§ What this task involves
From the line containing "Люди бегут из" to the line containing "O atacante argentino" in the entries below, reproduce every line exactly, ends included. Nothing else belongs in the copy, and no pictures.

§ Source data
..............................

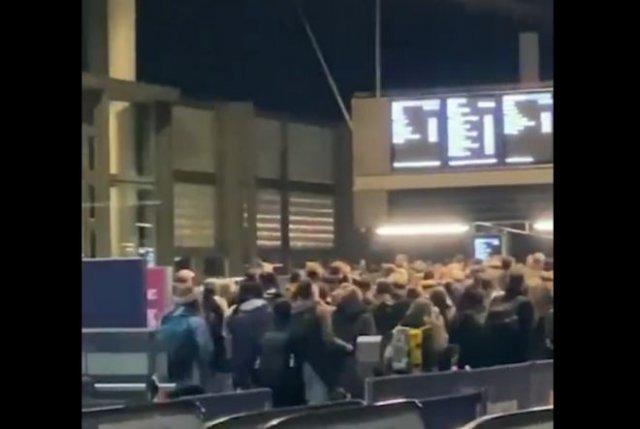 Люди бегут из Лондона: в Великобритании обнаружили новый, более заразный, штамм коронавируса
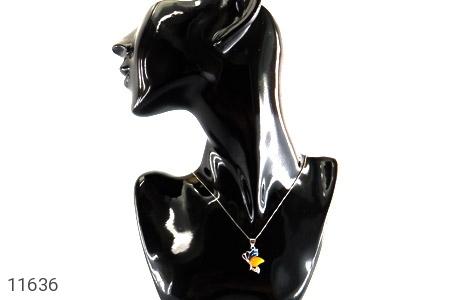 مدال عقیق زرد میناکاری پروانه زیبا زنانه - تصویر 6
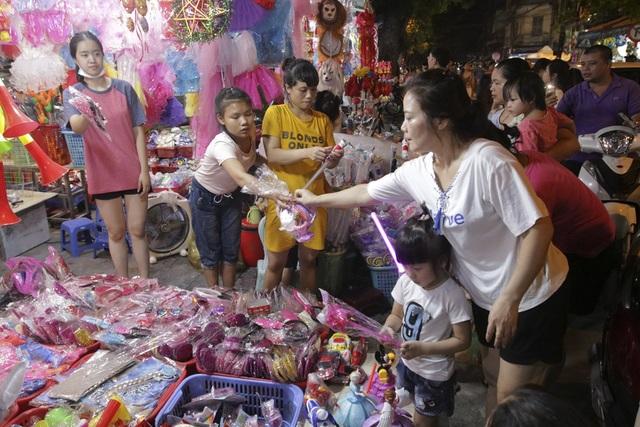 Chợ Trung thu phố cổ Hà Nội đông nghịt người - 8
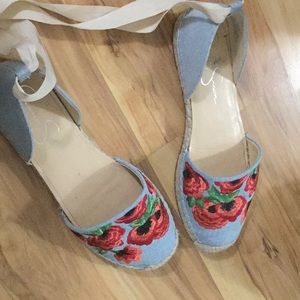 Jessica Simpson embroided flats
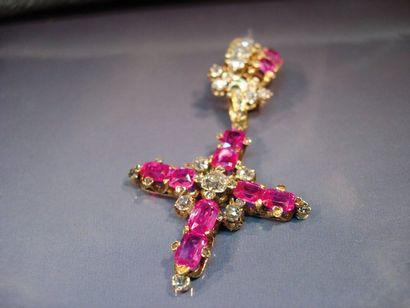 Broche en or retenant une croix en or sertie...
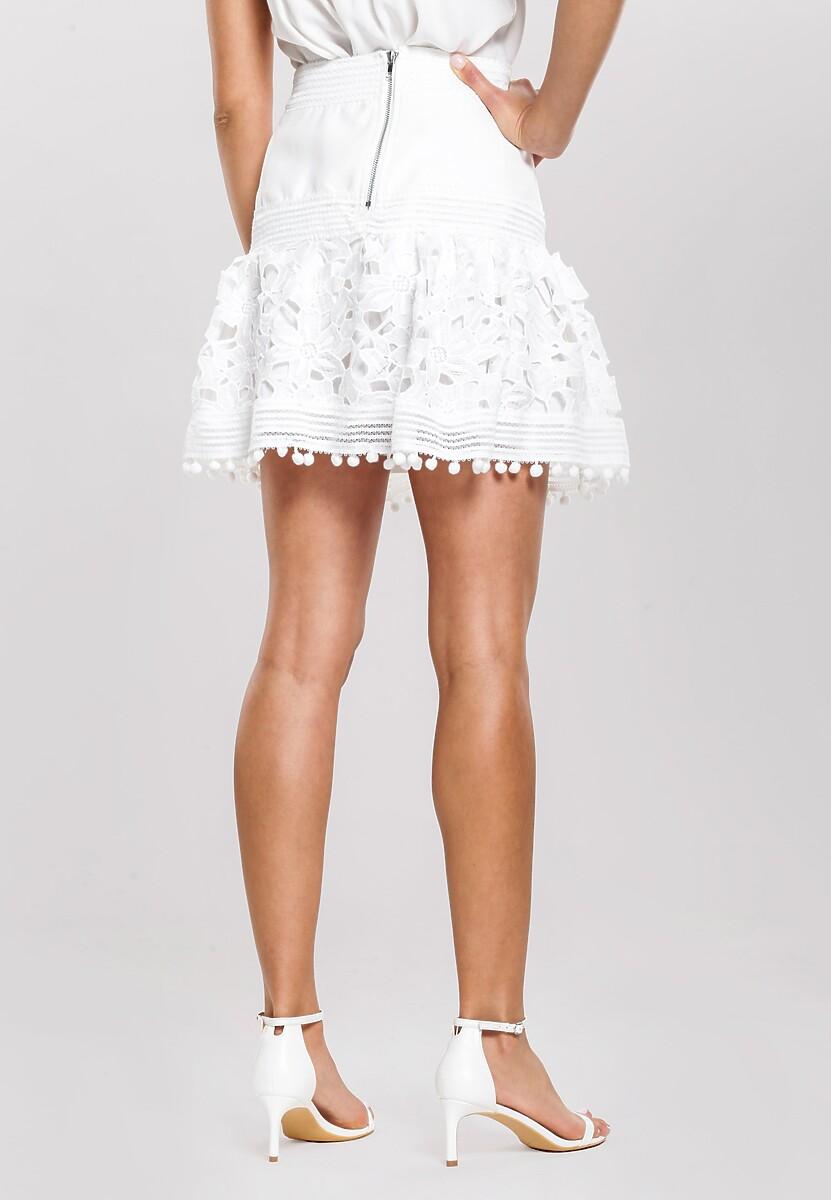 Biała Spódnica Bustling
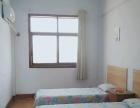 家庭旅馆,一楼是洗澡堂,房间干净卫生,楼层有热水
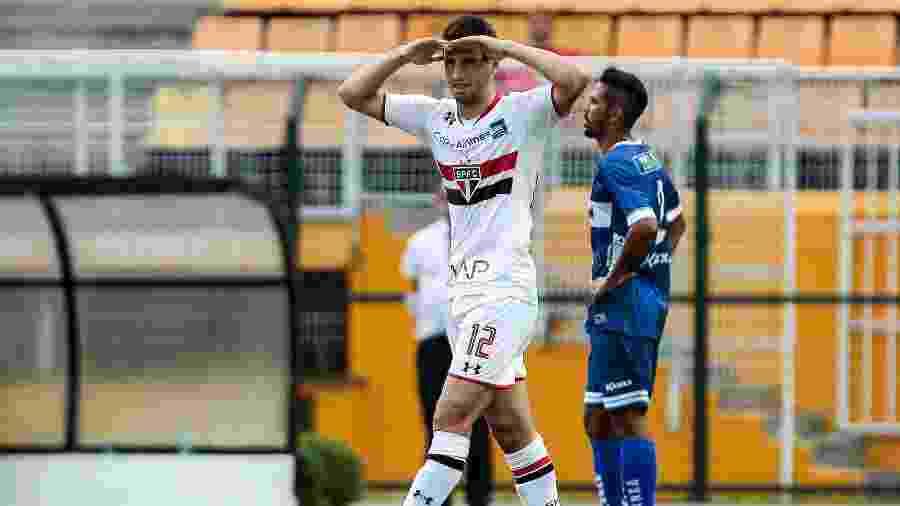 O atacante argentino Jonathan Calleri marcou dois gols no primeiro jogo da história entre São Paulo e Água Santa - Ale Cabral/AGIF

..............................

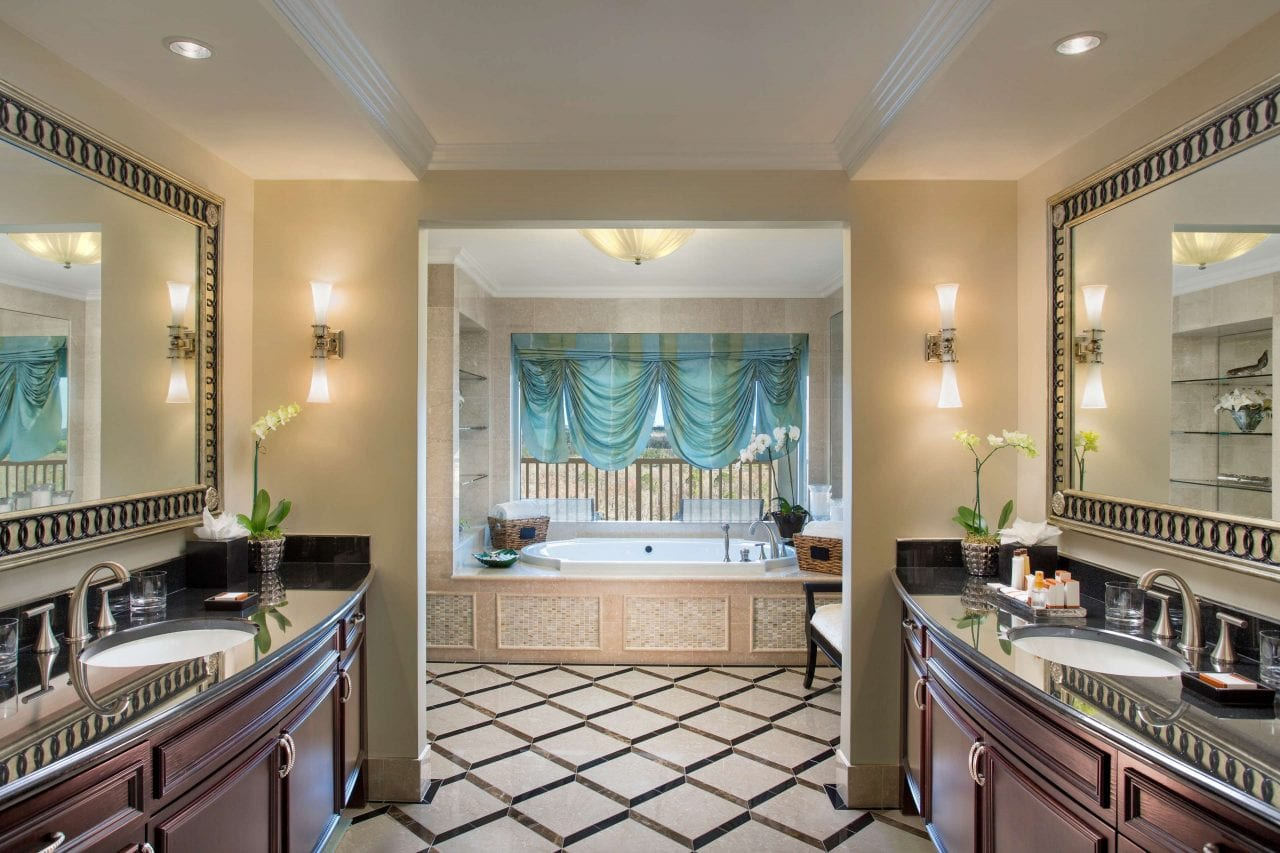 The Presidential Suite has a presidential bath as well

..............................

§ Response to the task
 Люди бегут из Лондона: в Великобритании обнаружили новый, более заразный, штамм коронавируса
 مدال عقیق زرد میناکاری پروانه زیبا زنانه - تصویر 6
 Chợ Trung thu phố cổ Hà Nội đông nghịt người - 8
 Jessica Simpson embroided flats
 Broche en or retenant une croix en or sertie...
 Biała Spódnica Bustling
 家庭旅馆,一楼是洗澡堂,房间干净卫生,楼层有热水
 O atacante argentino Jonathan Calleri marcou dois gols no primeiro jogo da história entre São Paulo e Água Santa - Ale Cabral/AGIF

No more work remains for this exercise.